Some useful tools for topic modeling include Standford Topic Modeling Toolbox, Mallet (UMass Amherst), R package ‘topicmodels’ and Python package Gensim, Sullivan said.
“The Stanford and Mallet are Java-based tools. You don’t have to be a Java programmer, you can use these tools by running in the command line [versions],” he added.
One downside of topic modelling is that it’s not easily scalable, Sullivan said.
“If you are doing large document sets, one of the things you might want to do is use topic modeling for subsets or samples that have good representation of the entire set,” he said. “That might give you a sense of the topics, then you can do clustering to break them down in to smaller topics and do more detailed analysis on each of the clusters. That’s one way to deal with the scalability issue of topic modeling.”
TF–IDF looks at how frequently a word appears in a document relative to the whole set of documents.
“Words that appear frequently in a lot of documents may not be very useful, like ‘the’, ‘a’. But if there are words that show up frequently in stories about the Greek debt crisis but not about something else like the elections, for example, then those are useful words to keep track of. And that’s what TF–IDF captures,” Sullivan explained.
This can be used to build classifiers or predictive models, he said. For example, a company that has about 10 years’ worth of customer call centre dialogue that has been transcribed into text could tap into this data and figure out what it all says. To do this, Sullivan said the calls could be classified into ‘conversations with customers about to leave’, ‘conversations with customers downgrading their service’, ‘conversations with customers upgrading their service’.

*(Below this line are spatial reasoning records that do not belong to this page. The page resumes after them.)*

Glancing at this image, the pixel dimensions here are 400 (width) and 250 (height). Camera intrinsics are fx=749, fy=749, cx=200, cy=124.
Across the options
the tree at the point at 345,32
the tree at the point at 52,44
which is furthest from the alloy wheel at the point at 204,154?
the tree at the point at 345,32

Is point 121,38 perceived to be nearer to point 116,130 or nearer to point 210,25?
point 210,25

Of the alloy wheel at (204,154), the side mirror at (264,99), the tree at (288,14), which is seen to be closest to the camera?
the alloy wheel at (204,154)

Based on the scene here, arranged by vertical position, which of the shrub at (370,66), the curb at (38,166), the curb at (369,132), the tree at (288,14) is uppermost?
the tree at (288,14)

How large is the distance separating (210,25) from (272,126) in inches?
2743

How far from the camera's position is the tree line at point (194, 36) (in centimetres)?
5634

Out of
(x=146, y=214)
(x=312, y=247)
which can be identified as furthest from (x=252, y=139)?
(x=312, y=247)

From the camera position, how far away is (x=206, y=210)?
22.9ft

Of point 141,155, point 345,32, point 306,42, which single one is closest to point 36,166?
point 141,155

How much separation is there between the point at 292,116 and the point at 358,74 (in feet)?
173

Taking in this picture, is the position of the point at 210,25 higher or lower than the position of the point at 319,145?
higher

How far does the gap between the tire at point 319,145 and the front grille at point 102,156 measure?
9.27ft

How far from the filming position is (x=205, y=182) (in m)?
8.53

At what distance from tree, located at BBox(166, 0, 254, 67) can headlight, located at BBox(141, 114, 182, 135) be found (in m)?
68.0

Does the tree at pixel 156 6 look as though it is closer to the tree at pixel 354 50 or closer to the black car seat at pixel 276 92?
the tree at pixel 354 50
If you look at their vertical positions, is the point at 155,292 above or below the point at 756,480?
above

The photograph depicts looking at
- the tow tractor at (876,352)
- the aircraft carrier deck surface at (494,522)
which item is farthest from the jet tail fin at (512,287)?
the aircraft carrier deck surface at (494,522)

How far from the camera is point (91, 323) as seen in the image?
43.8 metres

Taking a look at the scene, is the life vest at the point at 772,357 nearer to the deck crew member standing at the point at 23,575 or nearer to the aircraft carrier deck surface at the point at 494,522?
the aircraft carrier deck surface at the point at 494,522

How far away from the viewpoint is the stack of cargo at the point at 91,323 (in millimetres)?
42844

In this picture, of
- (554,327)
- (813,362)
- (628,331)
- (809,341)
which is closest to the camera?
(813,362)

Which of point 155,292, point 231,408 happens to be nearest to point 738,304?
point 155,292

“We adjust weights based on how frequently terms appear in a particular document set. Then we take those features, so the words that show up frequently in a certain set, and they will be good indicators,” he said. “These weights of different words is what the machine learning algorithm uses to do the classification.

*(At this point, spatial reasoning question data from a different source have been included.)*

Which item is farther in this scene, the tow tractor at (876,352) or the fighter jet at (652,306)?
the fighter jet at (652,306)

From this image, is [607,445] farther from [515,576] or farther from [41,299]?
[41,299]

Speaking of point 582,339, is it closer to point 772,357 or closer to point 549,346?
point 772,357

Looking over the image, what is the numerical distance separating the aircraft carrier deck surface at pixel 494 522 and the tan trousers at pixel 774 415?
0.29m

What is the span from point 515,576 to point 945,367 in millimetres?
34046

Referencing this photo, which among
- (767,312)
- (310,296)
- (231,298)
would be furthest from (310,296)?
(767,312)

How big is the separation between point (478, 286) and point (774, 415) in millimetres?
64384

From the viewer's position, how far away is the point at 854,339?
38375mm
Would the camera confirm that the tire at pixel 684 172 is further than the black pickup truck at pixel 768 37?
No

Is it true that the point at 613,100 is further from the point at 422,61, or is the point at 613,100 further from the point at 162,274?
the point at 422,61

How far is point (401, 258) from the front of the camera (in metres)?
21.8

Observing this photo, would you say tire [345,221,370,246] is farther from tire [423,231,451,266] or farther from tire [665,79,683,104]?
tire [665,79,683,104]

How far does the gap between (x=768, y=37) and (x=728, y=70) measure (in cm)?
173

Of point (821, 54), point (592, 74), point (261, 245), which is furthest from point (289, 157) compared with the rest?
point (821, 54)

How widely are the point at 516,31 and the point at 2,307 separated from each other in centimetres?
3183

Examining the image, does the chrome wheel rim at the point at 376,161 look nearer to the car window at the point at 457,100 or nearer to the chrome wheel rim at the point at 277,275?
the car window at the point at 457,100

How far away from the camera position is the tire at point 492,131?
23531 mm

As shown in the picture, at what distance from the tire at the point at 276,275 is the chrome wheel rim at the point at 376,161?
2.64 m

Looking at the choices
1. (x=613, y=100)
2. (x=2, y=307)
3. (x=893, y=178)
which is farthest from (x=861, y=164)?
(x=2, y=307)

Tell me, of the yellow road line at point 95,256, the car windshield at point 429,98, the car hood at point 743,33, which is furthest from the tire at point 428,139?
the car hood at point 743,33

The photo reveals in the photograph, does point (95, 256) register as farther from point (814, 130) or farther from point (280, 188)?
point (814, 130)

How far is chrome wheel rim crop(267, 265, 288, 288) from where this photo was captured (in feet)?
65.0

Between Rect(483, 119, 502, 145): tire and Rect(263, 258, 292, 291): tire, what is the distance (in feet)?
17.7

“We can take our new input and push it through, so we train our machine learning algorithm to classify these calls, then push it through this classifier model so we can identify them.”
Several machine learning algorithms can be used for classification, but Sullivan said ensemble methods or a combination of algorithms, are effective.
“The idea there is you train a bunch of classifiers and then essentially they vote on it and you take the majority answer,” he said. “Heterogeneous ensemble algorithms use a combination of different kinds. So you might take a SVM [support vector machine], a perceptron, a nearest centroid, a naïve bayes [cluster classifier] and combine those results.
“They can give you better results because each of these algorithms have their own strengths and weaknesses. You want algorithms that complement each other – where one is weak the other is strong.”
This can also ensure quality and accuracy of a classifier against making too many wrong predictions, Sullivan said. A “rough” idea of what accuracy score to aim for in terms of precision and recall is 0.8 or above, he said. Below this, the model parameters need tweaking or feature selection and data quality need to be revisited.
Sullivan cautioned TF–IDF can be a “crude” analytics practice because it throws away a lot of information on syntax and words that are semantically similar, such as hotel and motel.